Autoregressive Reconstruction of Total Water Storage within GRACE and GRACE Follow-On Gap Period
For 15 years, the Gravity Recovery and Climate Experiment (GRACE) mission have monitored total water storage (TWS) changes. The GRACE mission ended in October 2017, and 11 months later, the GRACE Follow-On (GRACE-FO) mission was launched in May 2018. Bridging the gap between both missions is essential to obtain continuous mass changes. To fill the gap, we propose a new approach based on a remove–restore technique combined with an autoregressive (AR) prediction. We first make use of the Global Land Data Assimilation System (GLDAS) hydrological model to remove climatology from GRACE/GRACE-FO data. Since the GLDAS mis-models real TWS changes for many regions around the world, we further use least-squares estimation (LSE) to remove remaining residual trends and annual and semi-annual oscillations. The missing 11 months of TWS values are then predicted forward and backward with an AR model. For the forward approach, we use the GRACE TWS values before the gap; for the backward approach, we use the GRACE-FO TWS values after the gap. The efficiency of forward–backward AR prediction is examined for the artificial gap of 11 months that we create in the GRACE TWS changes for the July 2008 to May 2009 period. We obtain average differences between predicted and observed GRACE values of at maximum 5 cm for 80% of areas, with the extreme values observed for the Amazon, Alaska, and South and Northern Asia. We demonstrate that forward–backward AR prediction is better than the standalone GLDAS hydrological model for more than 75% of continental areas. For the natural gap (July 2017–May 2018), the misclosures in backward–forward prediction estimated between forward- and backward-predicted values are equal to 10 cm. This represents an amount of 10–20% of the total TWS signal for 60% of areas.

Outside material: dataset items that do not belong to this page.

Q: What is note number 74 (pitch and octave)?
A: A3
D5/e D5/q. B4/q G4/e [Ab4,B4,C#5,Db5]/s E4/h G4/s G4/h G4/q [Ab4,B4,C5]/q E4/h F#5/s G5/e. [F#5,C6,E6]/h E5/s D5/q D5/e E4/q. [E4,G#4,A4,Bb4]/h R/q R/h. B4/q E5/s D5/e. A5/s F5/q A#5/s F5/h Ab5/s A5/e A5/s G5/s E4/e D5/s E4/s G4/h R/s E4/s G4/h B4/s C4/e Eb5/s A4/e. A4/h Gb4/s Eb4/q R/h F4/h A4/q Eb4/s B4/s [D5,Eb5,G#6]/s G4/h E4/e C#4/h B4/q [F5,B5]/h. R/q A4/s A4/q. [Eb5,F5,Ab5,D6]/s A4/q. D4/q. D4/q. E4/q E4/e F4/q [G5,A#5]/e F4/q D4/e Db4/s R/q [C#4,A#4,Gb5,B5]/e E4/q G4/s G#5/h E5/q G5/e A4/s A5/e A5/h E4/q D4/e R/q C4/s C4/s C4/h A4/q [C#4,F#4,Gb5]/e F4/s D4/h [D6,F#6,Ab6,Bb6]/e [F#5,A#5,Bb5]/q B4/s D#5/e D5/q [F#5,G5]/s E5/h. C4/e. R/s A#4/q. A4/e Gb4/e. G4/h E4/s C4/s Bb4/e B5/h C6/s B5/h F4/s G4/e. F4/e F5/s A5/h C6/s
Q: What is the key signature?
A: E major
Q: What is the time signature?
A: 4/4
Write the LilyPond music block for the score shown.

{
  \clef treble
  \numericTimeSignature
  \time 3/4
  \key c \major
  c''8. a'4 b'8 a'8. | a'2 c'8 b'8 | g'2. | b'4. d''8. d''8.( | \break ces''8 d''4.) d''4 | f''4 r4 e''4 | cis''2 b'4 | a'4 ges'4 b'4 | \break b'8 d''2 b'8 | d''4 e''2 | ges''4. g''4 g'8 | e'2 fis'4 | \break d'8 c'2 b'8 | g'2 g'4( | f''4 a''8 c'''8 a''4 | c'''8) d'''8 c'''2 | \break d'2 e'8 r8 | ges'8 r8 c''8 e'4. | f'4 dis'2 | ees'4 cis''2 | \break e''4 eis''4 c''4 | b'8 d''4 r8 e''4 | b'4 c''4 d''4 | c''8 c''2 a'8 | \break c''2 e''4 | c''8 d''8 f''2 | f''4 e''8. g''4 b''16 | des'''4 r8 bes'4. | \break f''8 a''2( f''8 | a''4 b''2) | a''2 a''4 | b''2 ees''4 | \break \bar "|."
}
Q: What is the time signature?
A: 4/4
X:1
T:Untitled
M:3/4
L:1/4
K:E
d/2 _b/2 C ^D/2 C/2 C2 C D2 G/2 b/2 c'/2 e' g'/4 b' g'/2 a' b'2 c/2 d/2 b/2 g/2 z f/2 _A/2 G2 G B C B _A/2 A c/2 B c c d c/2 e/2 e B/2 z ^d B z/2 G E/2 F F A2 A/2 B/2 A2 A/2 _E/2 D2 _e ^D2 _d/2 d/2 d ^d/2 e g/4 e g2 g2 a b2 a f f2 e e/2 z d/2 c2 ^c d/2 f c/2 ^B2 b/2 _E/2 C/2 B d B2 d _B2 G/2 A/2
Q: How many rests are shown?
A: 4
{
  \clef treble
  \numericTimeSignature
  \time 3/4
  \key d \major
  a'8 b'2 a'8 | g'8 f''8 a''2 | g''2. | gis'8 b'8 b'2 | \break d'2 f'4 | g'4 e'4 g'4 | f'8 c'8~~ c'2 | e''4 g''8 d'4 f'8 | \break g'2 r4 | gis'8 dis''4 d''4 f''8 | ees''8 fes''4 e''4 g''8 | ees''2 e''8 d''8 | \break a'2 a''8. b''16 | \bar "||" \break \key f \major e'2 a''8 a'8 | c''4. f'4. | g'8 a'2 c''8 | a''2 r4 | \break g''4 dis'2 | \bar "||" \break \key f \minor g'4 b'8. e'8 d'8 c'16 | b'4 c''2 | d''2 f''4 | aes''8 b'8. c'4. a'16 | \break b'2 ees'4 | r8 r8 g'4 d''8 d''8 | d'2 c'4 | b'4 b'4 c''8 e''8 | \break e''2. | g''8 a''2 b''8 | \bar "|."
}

The regional analysis shows that the presented method is able to capture the occurrence of droughts or floods, but does not reflect their magnitudes. Results indicate that the presented remove–restore technique combined with AR prediction can be utilized to reliably predict TWS changes for regional analysis, but the removed climatology must be properly matched to the selected region.